* * *
I’m awake before Owen and take the opportunity to just look at him. It’s funny how it feels like I see him clearer and clearer, this sweet man who makes everyone around him laugh. Funny guys can’t be trusted. One second you’re laughing, and the next your panties are on the floor.
It’s been tough trying to push aside the disappointment and anxiety of what my life has suddenly become, but I’m doing my best not to obsess over the fact I won’t be attending school. Instead, I’ll likely be working with Serena at what Owen has dubbed “the breastaurant.”
Watching Owen’s family and how they function, plus seeing Rachel has helped. They’re all happy. That happiness doesn’t seem to be conditional. It doesn’t matter what’s going on in their lives, they’re making it work. If they can, I can too.
I’ll finish school. I’ll meet my goals and keep working toward a career. But I won’t do it alone. I don’t have to.
“Stop staring at me. It’s creepy, and I feel objectified,” Owen murmurs, without opening his eyes. How did he know?
“I was thinking you look sexy with your hair all messy.”
A grin grows on his face, and he looks at me. “Yeah?”
“Yeah, but then you opened your mouth and ruined it.” My phone beeps with an email notification, and I pick it up.
He stretches and sits up, rubbing a hand over his face. “Funny how often that happens.”
“This doesn’t make sense,” I mumble, rereading the email again.
Owen sits on the edge of the bed. “What doesn’t?”
“I got an email from my advisor to reschedule my appointment and register for classes. It says the Building Hope grant was applied to my tuition, and I don’t owe anything.” Sighing, I shake my head. What a tease. I really didn’t need the reminder. “It must be a mistake. I know I forfeited that when I left early.”

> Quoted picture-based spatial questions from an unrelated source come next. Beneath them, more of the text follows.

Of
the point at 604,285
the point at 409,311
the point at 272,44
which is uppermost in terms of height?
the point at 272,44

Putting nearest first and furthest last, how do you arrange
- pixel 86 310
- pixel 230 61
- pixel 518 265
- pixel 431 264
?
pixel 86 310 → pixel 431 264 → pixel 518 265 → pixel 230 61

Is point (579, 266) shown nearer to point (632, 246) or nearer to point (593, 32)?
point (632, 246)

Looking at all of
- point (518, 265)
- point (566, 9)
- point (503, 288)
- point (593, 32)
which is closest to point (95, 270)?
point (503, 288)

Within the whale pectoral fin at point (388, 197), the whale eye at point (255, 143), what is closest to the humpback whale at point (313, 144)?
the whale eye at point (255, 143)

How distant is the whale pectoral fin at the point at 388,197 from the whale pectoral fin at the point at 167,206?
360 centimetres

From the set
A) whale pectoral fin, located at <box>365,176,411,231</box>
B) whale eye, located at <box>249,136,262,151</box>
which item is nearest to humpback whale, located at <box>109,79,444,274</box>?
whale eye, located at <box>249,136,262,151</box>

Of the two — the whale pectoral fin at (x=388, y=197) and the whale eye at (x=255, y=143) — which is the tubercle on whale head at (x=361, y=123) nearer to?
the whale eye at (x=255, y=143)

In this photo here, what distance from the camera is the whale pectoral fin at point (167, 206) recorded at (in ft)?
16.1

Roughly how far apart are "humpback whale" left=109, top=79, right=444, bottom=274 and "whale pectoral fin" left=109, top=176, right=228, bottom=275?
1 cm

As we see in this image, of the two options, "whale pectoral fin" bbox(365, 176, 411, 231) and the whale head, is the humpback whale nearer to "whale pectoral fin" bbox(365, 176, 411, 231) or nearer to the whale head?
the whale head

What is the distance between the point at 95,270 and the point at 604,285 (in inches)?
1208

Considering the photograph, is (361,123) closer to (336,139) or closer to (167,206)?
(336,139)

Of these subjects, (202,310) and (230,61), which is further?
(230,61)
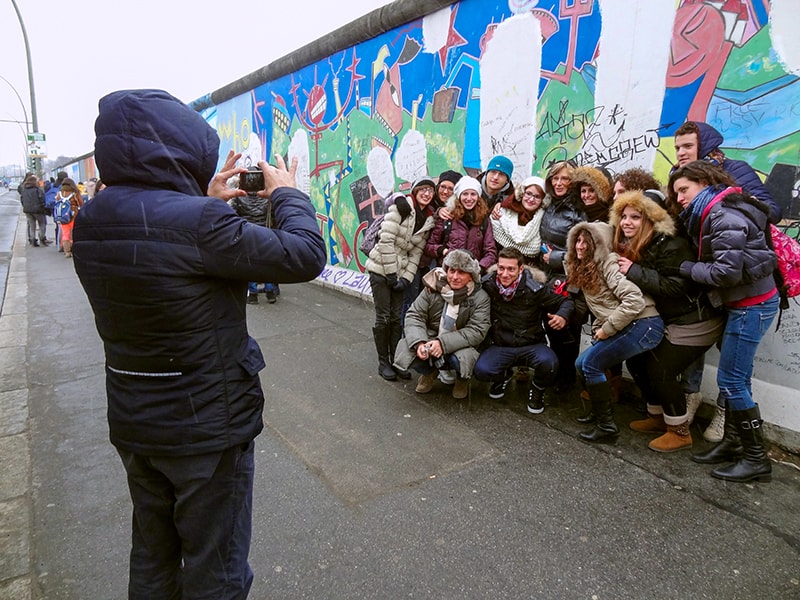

Owen gestures for me to let him read the email, and I hand the phone over. “Rem, it’s a mistake in your favor. Register for classes and see if they catch it.”
“No way. What if they realize it mid-semester, and I suddenly owe all the money back? I can’t take that risk. I have to take the year off. It’s just how it is.” It’s still hard to accept, and I need a few minutes by myself. “I’m going to take a shower.”
The hot water feels amazing, and I let myself think about how the next year is going to go. One thing I know about myself is I need some intellectual stimulation. Working at a restaurant, being with Owen, hanging with friends won’t be enough. I love to learn. I’ll have to find a way to fill that gap.
This has also made me rethink my long term career plans. Rather than being a practicing psychologist, I may want to focus more on research. Trying to gain a deeper understanding of human thought and behavior to discover new treatment techniques sounds more fulfilling. The few minutes I spend reminding myself that all of that is still in my future helps, and I’m in a better mood when I return to the bedroom where Owen waits.
An odd expression sits on his face. Expectant, like he’s holding in something he’s dying to tell me. He’s on his feet as soon as I walk through the door. “Okay, don’t get mad.”
Not a promising start to whatever this is.
“What did you do?”
“I called one of the J’s. Our bosses from Building Hope? I wanted to see if he knew anything about the email you got. They’re the ones who officially sign off on the volunteers, but Meyer is the one who decides which volunteers met the requirements.”
Why isn’t he letting this go? It’s just making it harder. “Owen, I left.”
“Yeah, but Meyer didn’t report that. The company signed off for you to get credit.” His grin is sheepish. “I may have called him too. Anyway, listen, he said to tell you, and I quote ‘You’re a good kid with a bright future, but please don’t go into the construction field.’”
This is too good to be true. I left. I screwed up. I’m supposed to have to pay the price for it. Can I even accept this when I know that? “I can’t…Owen, I didn’t earn it.”
He lays his hands on my shoulders. “Meyer thinks you did. He gave you a favorable performance review. Rem, you qualified for the grant. You don’t have to take the year off school.”
The truth sinks in, and Owen pulls me into his arms when a sob escapes my chest. “I’m sorry,” I tell him, laughing and crying at the same time. “I’m just relieved. I was trying so hard to be okay with a year off, but it was killing me.” I’m struck by a sudden realization. “Oh my god, I need to schedule the appointment with my advisor. As soon as we get back, I have to get my books. I don’t even know what the assigned reading will be and…”
My rant is cut off with a kiss.
It’s magic the way his kiss can stop my racing brain in its tracks. There’s nothing to worry about when I’m in his arms, and it’s the sweetest relief. Everything’s going to be alright. Even if things hadn’t gone my way this time, I know I would’ve been okay.
Running my fingers over the nape of his neck, I look him in the eye. “Do you remember when you said you could love the hell out of me if I decided you were worth the risk?”
He nods, and I kiss the corner of his mouth. “You were always worth it, Owen. You’re worth any risk. I love you so much.”